- **EXERCISE INPUT**
+ + + +
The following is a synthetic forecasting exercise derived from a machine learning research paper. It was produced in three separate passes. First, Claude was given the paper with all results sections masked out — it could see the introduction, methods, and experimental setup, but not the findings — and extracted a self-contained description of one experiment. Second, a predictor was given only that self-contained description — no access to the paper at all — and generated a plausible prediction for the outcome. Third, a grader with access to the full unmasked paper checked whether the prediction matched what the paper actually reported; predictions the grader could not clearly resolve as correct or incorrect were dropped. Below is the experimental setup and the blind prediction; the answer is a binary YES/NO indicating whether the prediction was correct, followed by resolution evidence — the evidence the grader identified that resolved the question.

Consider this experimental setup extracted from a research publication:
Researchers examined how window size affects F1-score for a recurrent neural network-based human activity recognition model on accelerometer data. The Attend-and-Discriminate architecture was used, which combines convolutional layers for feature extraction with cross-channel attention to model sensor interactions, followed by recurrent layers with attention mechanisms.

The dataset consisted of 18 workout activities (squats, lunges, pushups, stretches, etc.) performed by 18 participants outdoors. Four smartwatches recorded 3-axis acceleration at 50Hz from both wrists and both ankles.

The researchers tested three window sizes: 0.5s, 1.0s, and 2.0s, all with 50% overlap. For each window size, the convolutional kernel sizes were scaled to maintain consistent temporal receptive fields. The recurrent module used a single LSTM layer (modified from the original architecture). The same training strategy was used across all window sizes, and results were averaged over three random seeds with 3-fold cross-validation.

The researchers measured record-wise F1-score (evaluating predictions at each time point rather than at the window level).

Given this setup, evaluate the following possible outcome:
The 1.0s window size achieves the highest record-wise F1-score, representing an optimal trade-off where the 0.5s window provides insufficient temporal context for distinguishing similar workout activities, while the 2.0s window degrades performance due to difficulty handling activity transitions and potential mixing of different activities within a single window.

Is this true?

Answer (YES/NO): NO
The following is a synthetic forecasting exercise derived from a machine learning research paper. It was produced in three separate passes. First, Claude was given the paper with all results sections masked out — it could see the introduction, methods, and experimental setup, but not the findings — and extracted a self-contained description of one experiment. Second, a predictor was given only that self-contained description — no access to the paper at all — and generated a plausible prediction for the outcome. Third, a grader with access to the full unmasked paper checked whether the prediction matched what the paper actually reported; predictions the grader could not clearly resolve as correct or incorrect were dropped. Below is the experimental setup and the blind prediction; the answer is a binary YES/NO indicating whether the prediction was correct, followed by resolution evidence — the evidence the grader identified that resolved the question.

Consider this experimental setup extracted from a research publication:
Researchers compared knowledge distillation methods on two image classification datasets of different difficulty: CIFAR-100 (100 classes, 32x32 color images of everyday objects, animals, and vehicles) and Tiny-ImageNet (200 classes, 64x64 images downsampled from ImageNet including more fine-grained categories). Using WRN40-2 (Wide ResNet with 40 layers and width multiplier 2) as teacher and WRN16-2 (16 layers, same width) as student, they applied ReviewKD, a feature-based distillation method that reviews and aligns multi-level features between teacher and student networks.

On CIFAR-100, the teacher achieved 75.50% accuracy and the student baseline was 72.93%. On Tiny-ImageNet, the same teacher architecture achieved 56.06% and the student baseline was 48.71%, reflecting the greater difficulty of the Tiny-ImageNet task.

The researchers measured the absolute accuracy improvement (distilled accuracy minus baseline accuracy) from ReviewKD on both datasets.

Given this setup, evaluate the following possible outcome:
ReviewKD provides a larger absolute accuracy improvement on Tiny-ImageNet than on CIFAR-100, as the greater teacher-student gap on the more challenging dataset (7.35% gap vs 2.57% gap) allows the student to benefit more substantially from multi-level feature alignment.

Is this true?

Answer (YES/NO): NO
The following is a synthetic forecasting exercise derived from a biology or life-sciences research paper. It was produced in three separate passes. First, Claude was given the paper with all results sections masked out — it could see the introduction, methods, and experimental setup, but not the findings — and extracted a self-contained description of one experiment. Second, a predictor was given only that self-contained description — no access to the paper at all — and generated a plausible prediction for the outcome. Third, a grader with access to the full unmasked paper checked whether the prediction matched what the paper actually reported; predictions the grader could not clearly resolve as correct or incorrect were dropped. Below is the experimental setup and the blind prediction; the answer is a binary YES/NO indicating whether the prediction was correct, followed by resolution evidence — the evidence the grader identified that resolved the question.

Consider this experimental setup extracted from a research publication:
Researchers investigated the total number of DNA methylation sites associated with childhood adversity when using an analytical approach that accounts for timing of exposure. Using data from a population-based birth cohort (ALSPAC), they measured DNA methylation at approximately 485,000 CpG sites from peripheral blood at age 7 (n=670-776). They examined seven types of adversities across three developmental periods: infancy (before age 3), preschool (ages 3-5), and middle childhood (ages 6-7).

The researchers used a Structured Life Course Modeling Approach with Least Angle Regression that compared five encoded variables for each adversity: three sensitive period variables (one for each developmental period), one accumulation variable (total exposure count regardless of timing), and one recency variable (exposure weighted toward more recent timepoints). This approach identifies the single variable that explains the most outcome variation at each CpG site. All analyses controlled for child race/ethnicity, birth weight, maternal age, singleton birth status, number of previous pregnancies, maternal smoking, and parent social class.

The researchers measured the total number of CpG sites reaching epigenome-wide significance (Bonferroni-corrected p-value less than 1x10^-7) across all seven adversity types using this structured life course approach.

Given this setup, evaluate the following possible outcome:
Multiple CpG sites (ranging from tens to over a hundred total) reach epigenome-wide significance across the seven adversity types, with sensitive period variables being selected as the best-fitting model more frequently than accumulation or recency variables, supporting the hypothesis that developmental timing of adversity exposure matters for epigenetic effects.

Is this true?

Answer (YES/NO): YES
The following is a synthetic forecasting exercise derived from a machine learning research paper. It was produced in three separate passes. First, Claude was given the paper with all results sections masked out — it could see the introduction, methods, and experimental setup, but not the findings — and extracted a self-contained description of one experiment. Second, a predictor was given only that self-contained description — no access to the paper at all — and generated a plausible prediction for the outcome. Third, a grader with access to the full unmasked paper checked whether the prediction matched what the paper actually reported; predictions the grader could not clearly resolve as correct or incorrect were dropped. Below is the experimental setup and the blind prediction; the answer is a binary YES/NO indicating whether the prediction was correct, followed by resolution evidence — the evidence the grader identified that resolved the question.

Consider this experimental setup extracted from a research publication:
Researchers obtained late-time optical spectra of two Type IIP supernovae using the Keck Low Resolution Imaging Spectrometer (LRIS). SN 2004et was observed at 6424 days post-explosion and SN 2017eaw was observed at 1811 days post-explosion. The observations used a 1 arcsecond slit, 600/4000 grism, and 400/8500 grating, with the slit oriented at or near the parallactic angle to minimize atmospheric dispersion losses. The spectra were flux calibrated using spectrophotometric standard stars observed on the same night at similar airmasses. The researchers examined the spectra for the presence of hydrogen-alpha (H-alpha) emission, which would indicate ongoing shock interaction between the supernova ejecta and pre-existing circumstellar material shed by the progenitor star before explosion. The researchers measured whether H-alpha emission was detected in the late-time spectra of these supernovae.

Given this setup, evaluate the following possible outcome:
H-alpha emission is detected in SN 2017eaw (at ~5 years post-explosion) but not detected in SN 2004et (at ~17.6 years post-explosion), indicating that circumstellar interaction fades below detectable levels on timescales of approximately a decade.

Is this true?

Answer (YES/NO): NO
+ + + +
- **EXERCISE**
Go through the records above and return every line that holds the string "circumstellar".

- **RESPONSE TO THE TASK**
Researchers obtained late-time optical spectra of two Type IIP supernovae using the Keck Low Resolution Imaging Spectrometer (LRIS). SN 2004et was observed at 6424 days post-explosion and SN 2017eaw was observed at 1811 days post-explosion. The observations used a 1 arcsecond slit, 600/4000 grism, and 400/8500 grating, with the slit oriented at or near the parallactic angle to minimize atmospheric dispersion losses. The spectra were flux calibrated using spectrophotometric standard stars observed on the same night at similar airmasses. The researchers examined the spectra for the presence of hydrogen-alpha (H-alpha) emission, which would indicate ongoing shock interaction between the supernova ejecta and pre-existing circumstellar material shed by the progenitor star before explosion. The researchers measured whether H-alpha emission was detected in the late-time spectra of these supernovae.
H-alpha emission is detected in SN 2017eaw (at ~5 years post-explosion) but not detected in SN 2004et (at ~17.6 years post-explosion), indicating that circumstellar interaction fades below detectable levels on timescales of approximately a decade.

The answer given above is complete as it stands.